### PASSAGE PROVIDED
::::::::::

Another connection scheme for an array 79 having both redundant μDs 78A and 78B along with redundant row drivers 76A and 76C is illustrated in FIG. 12, as a portion of section 79A. Similar to the scheme illustrated in FIG. 11, the column of spare row drivers 76C is arranged adjacent the column of primary row drivers 76A. In this scheme, however, conductive paths 140 extend between each of the μDs 78 so that either the master μD or spare μD may be used to illuminate its respective set of pixels 80 (not shown). Both the primary row drivers 76A and the spare row drivers 76C include dual outputs 152A and 152B that provide their respective emission clock signal to the respective conductive paths 140A and 140C.

Further, as mentioned above, to reduce the number of pins and to support the provision of more clock phases, the emission clock may be hardwired to the row drivers 76 instead of using multiplexors. Such a technique is illustrated in FIG. 13. In this example, the emission clock signals on the lines 150C are provided to a plurality to primary row drivers 76A and spare row drivers 76C. As can be seen, the emission clock includes three phases φ₀, φ₁, φ₂, though these techniques may be utilized with an emission clock including any suitable number of phases. The first phase φ₀ of the emission clock is provided on line 154A to the first two sets of primary row drivers 76A and spare row drivers 76C, which drive the primary row of μDs 78 and secondary row of μDs 78 (not shown), respectively. It should be noted that the first phase φ₀ of the emission clock is also delivered to the last two illustrated sets of the primary row drivers 76A and secondary row drivers 76C so that the first phase φ₀ is available to be delivered to those respective rows of μD 78 (not shown). Similarly, the second phase φ₁ emission clock is delivered to its respective two sets of primary row drivers 76A and spare row drivers 76C on line 154B, and the third phase φ₂ of the emission clock is delivered to its respective two sets of primary row drivers 76A and spare row drivers 76C on line 154C. Also similarly, the second phase φ₁ and third phase φ₂ are delivered to the next respective sets of primary row drivers 76A and spare row drivers 76C (not shown). Indeed, this clock distribution scheme extends the length of the column of primary row drivers 76A and spare row drivers 76C to provide the various phases of the emission clock to all of the row drivers 76 in the column. The various phases of the emission clock may also be provided in a similar fashion to an opposed column of row drivers (not shown).

Another variant of this technique is illustrated in FIG. 14. In this example, rather than having a column of primary row drivers 76A and an adjacent column of spare row drivers 76C, the primary row drivers 76A and the spare row drivers 76C are arranged in a single column in an alternating fashion. In this example, an emission clock having four phases φ₀, φ₁, φ₂, and φ₃ is provided on lines 150D. As can be seen, the first phase φ₁ is provided to the first primary row driver 76A and the first spare row driver 76C on line 156A, and the first phase φ₁ is delivered to the next appropriate primary row driver 76A and spare row driver 76C on line 158A. The remaining phases φ₁, φ₂, and φ₃, are provided to their respective primary row drivers 76A and secondary row drivers 76C on lines 156B, 156C, and 156D, respectively, and those phases are delivered from the respective primary row driver 76A to the next appropriate primary row driver 76A and spare row driver 76C via the respective lines 158B and 158C. Furthermore, spare routing of the four phases φ₀, φ₁, φ₂, and φ₃ of the emission clock may be provided on lines 150E. These emission clock signals are provided in a similar fashion using lines 156E, 156F, 156G, and 156H, along with lines 160A, 160B and 160C from the spare row driver 76C.

::::::::::

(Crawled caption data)
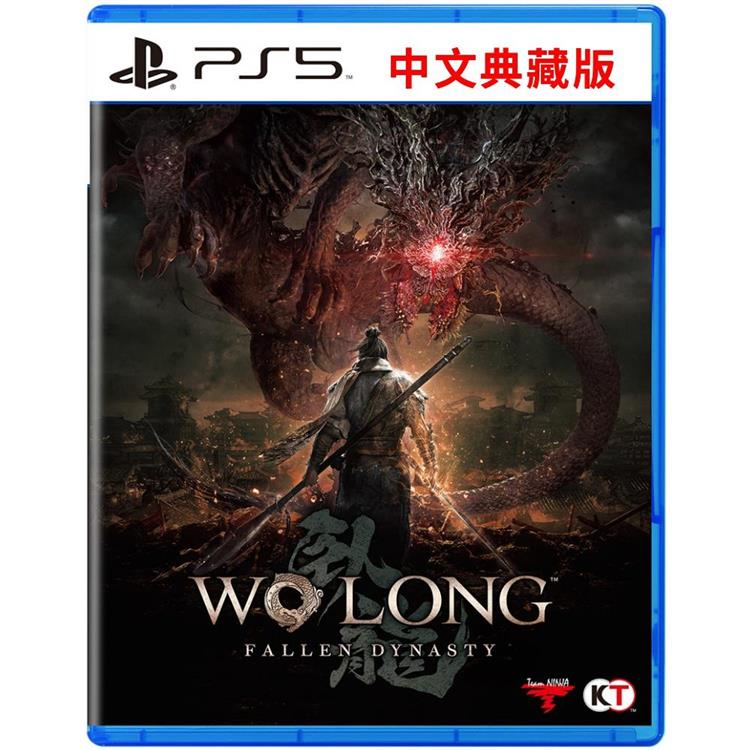 PS5《臥龍：蒼天隕落 》Wo Long 中文典藏版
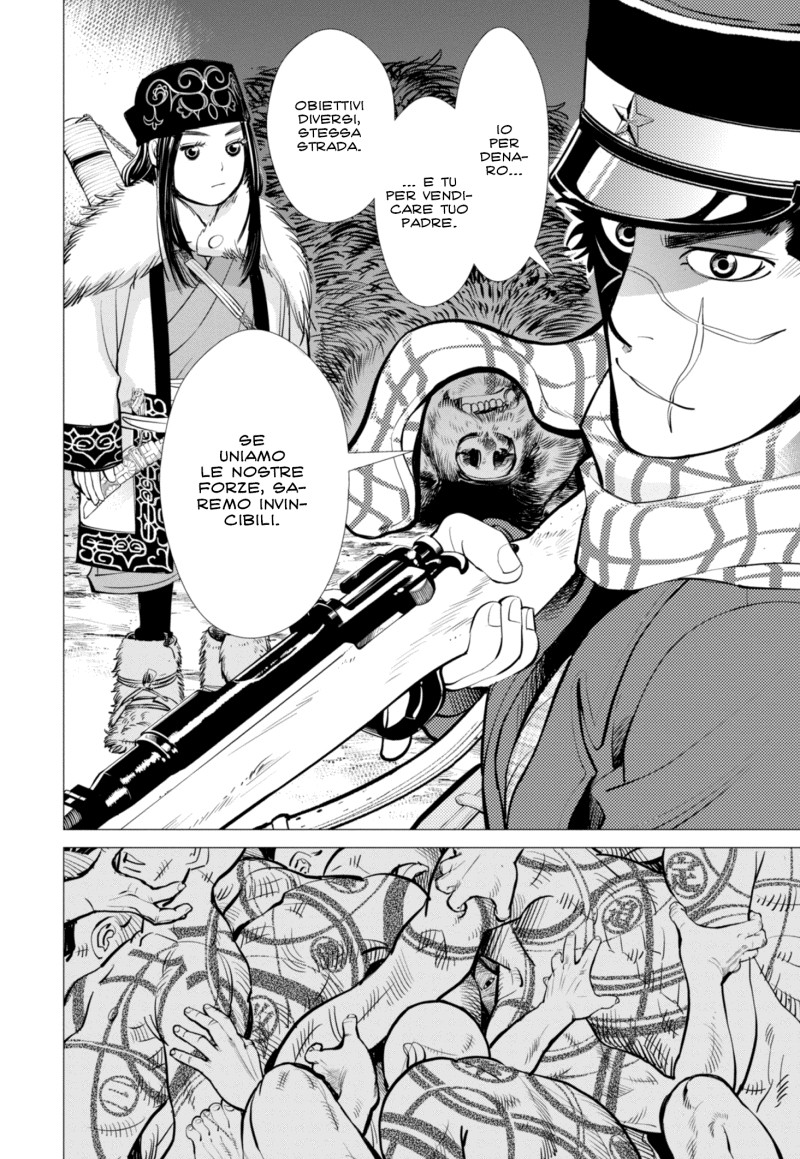 Read Golden Kamui IT Manga Online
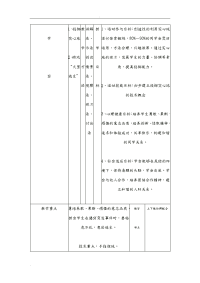 初中实心球教案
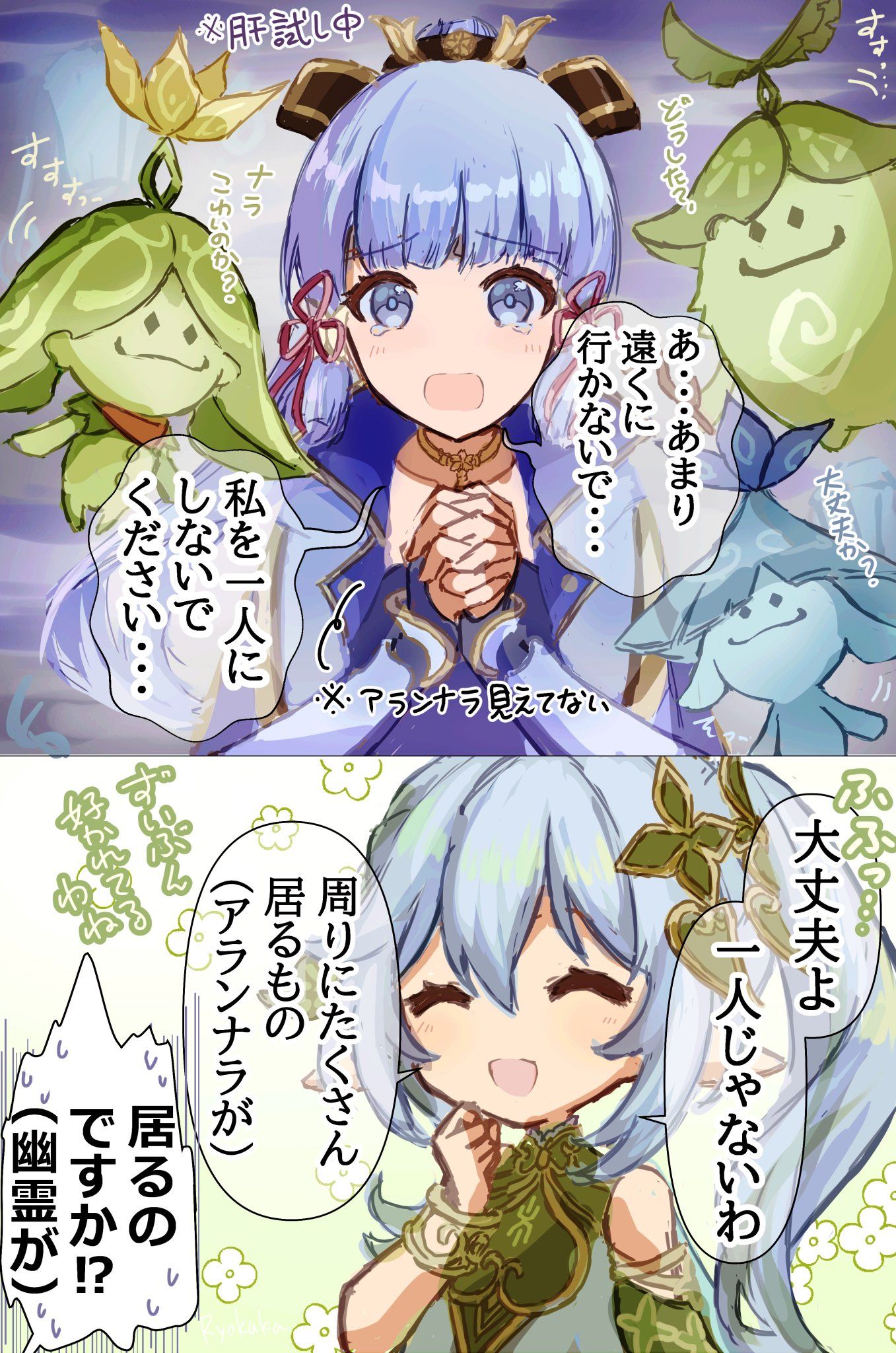 ナヒーダちゃんと綾華ちゃんの肝試し Genshin Impact | HoYoLAB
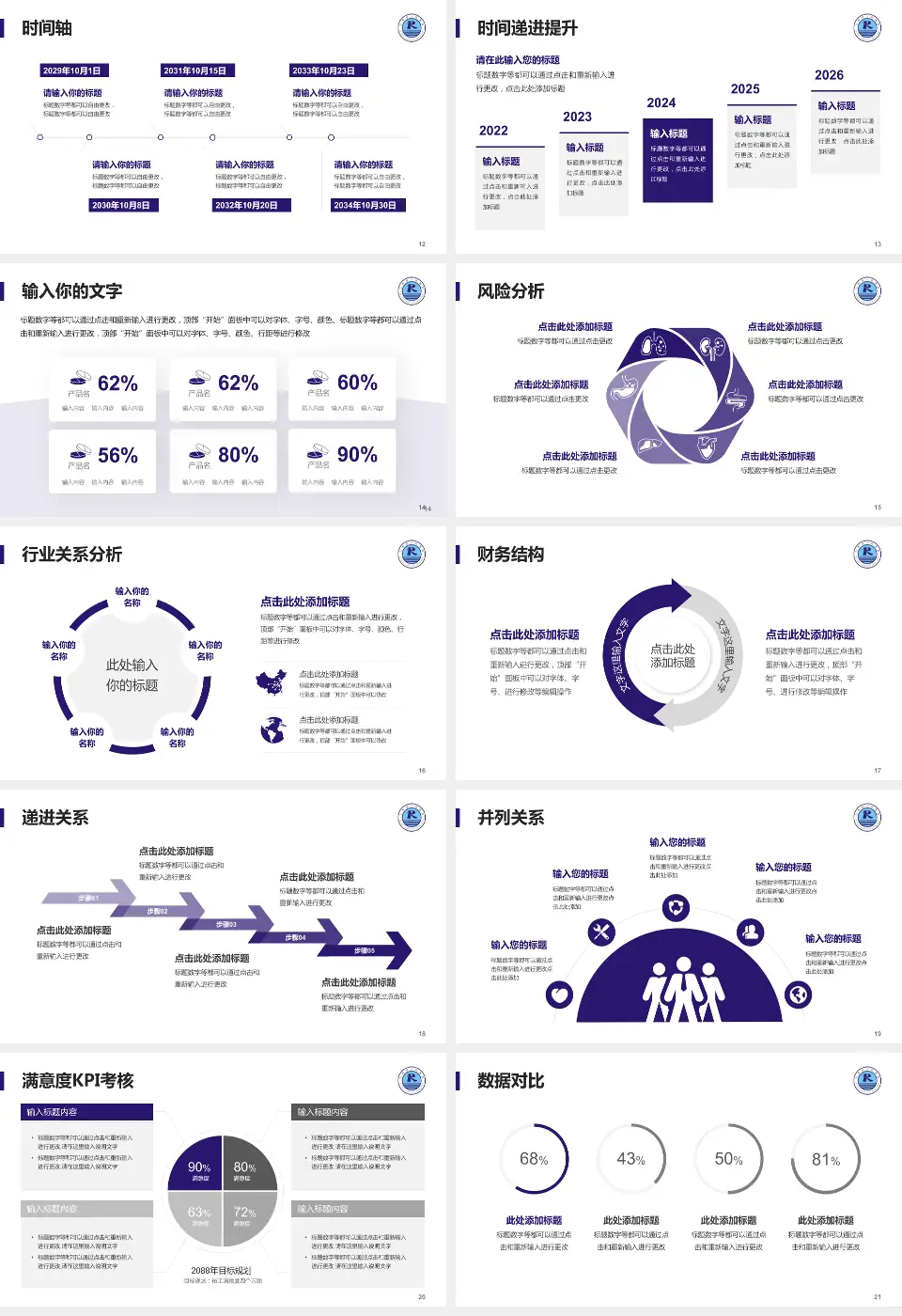 仁寿县人民医院病例分享与讨论PPT模板16:9格式幻灯片预览图3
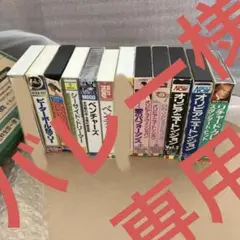 バレー様専用☆再生確認済 懐かしいミュージックテープの音 詰め合わせ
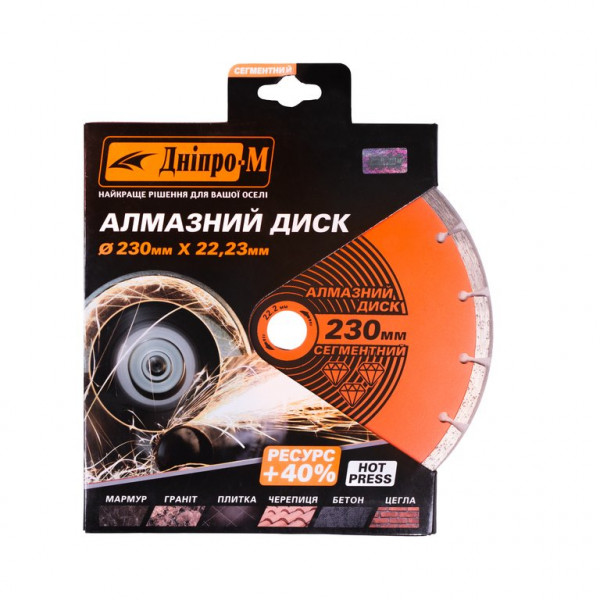 Картинка - Алмазный диск DNIPRO-М 230 (22.2 Сегмент)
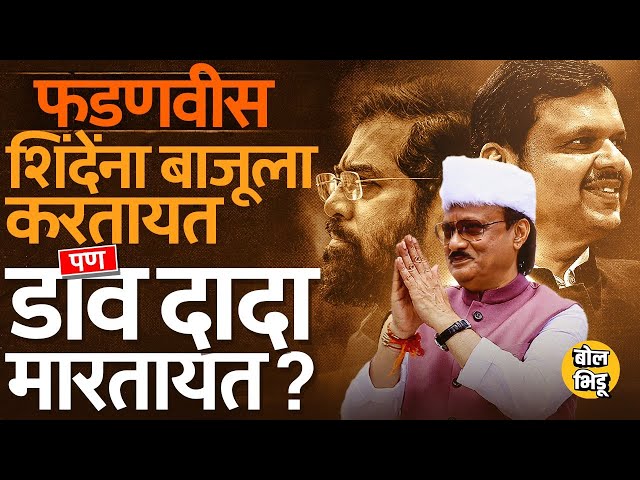 Devendra Fadnavis महायुतीत Eknath Shinde यांना डावलतायत ? Ajit Pawar यांचा राजकीय फायदा कसा होतोय ?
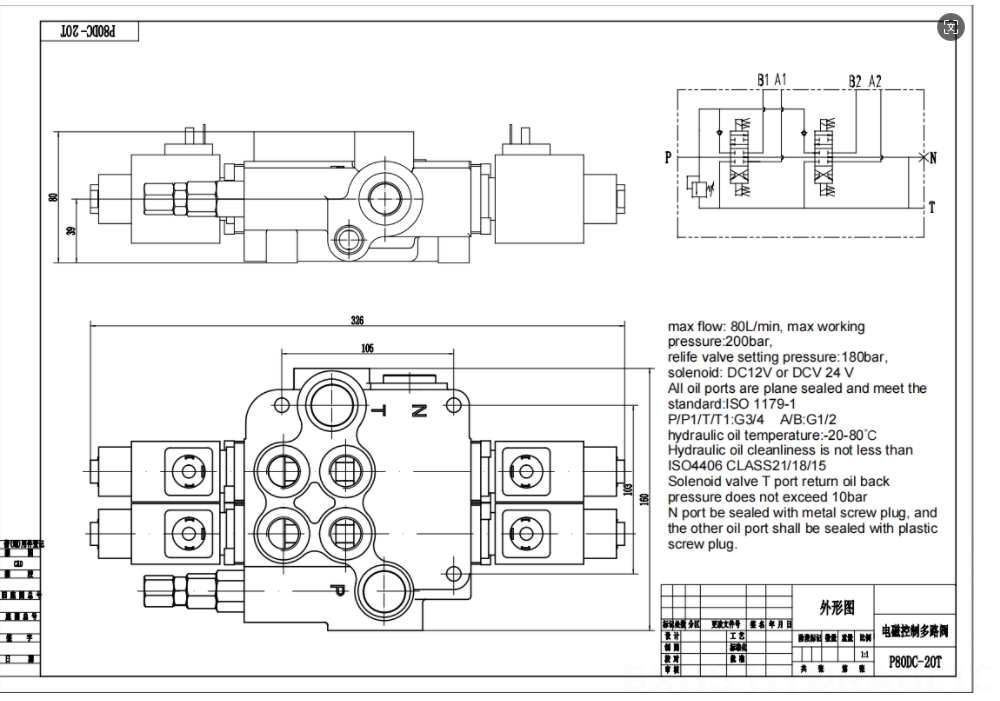 P80 Solenoid 2 Spool Monoblock Directional Valve drawing image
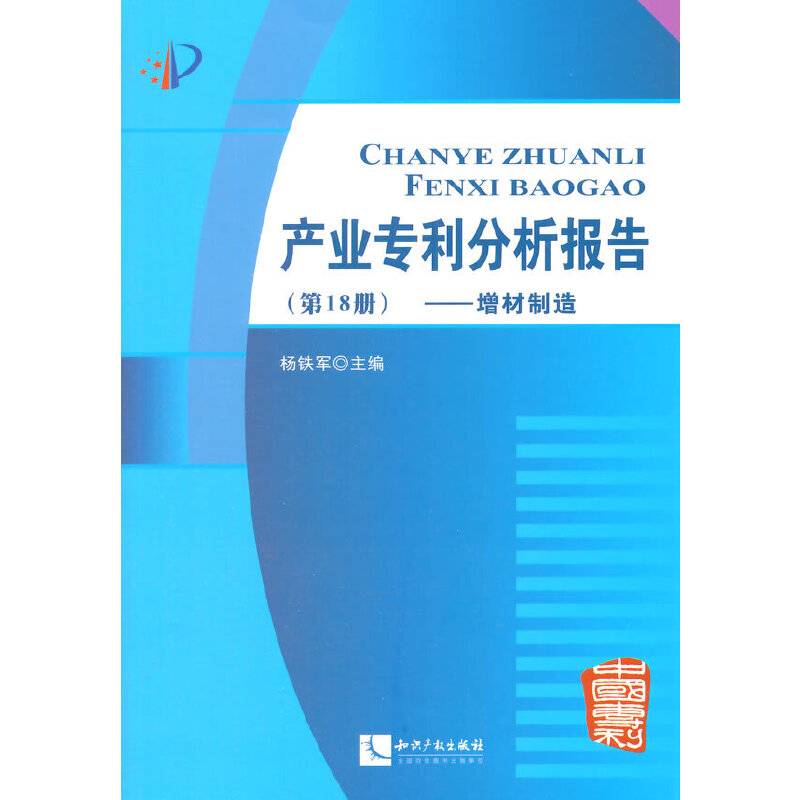 产业专利分析报告（第18册）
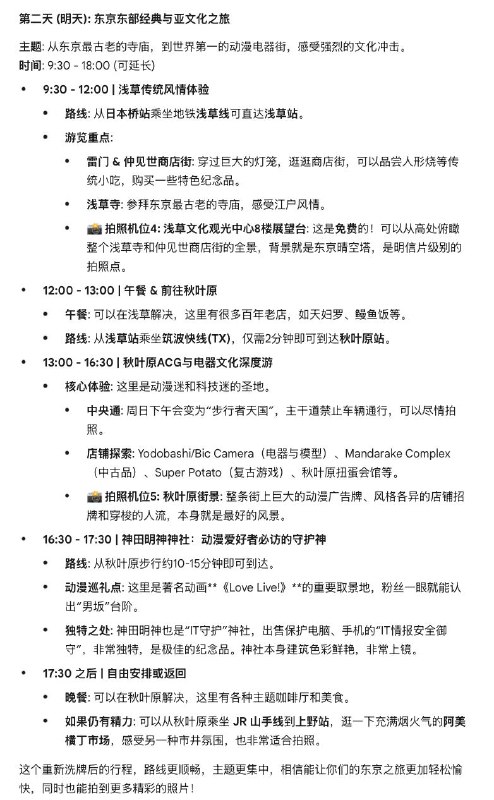 D6 新干线 - 东京 - 新宿 - 池袋 animate逛完了一栋号称日本最大的 animate 店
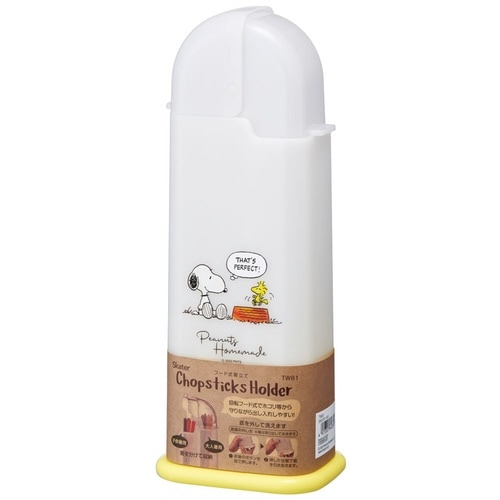 箸立て フード式箸立て スヌーピー水彩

::::::::::

### REQUIREMENT A
Swap "Manga" for "Comic" throughout the crawled caption entries and write them out again with nothing else altered. Omit the pictures.
### REQUIREMENT B
Write the next part of the passage on routing emission clock phases to the row drivers.

### ANSWER A
 PS5《臥龍：蒼天隕落 》Wo Long 中文典藏版
 Read Golden Kamui IT Comic Online
 初中实心球教案
 ナヒーダちゃんと綾華ちゃんの肝試し Genshin Impact | HoYoLAB
 仁寿县人民医院病例分享与讨论PPT模板16:9格式幻灯片预览图3
 バレー様専用☆再生確認済 懐かしいミュージックテープの音 詰め合わせ
 Картинка - Алмазный диск DNIPRO-М 230 (22.2 Сегмент)
 Devendra Fadnavis महायुतीत Eknath Shinde यांना डावलतायत ? Ajit Pawar यांचा राजकीय फायदा कसा होतोय ?
 P80 Solenoid 2 Spool Monoblock Directional Valve drawing image
 产业专利分析报告（第18册）
 D6 新干线 - 东京 - 新宿 - 池袋 animate逛完了一栋号称日本最大的 animate 店
 箸立て フード式箸立て スヌーピー水彩

### ANSWER B
Regardless of which of the above techniques are used, it should be understood that the emission clock signal may experience duty cycle variation in the row drivers 76 as the emission clock signal travels from the first μD 78 in a row to the last μD 78 in the row. This duty cycle variation may be illustrated by the graph 170 in FIG. 15, where the emission clock signal may resemble the waveform 172 at the first μD 78 in the row and resemble the waveform 174 at the last μD 78 in the row. As can be seen, this creates a comparator threshold variation which may affect the timing of the drive signals from the respective μDs 78 as the emission clock signal propagates down the row.

To address this concern, each of the primary row drivers 76A and spare row drivers 76E in a given column may include alternate buffering as illustrated in FIG. 16. If the buffering is alternated, as shown, both clock edges experience almost the same timing error. Thus, the timing error acts as a common mode on both edges, and, essentially, cancels out any timing error as the emission clock signal propagates down the row of μD 78.

To demonstrate how these various techniques can lead to pin count reductions, a present row driver is illustrated in FIG. 17, and a row driver that operates in accordance with the techniques disclosed above is illustrated in FIG. 18. First, it should be understood that row drivers supporting red pixels may be separate from row drivers supporting blue and green pixels. Second, each row driver receives the proper clock phases used for its operation instead of receiving all clock phases. In other words, the clock phases such as EM_BASE_CLK are hard wired to each row driver of FIG. 17. In the approach shown in FIG. 18, the number of pins may be reduced by using serial inputs for signals such as VST, for instance.

The specific embodiments described above have been shown by way of example, and it should be understood that these embodiments may be susceptible to various modifications and alternative forms. It should be further understood that the claims are not intended to be limited to the particular forms disclosed, but rather to cover all modifications, equivalents, and alternatives falling within the spirit and scope of this disclosure. Moreover, although the foregoing discusses row drivers that send data to microdrivers and column drivers that control which microdriver in a row receives the data, it should be appreciated that the foregoing discussion about row drivers may be applied to column drivers and vice versa merely by rotating orientation of the display. Thus, recitations of columns and rows may be interchangeable in meaning herein.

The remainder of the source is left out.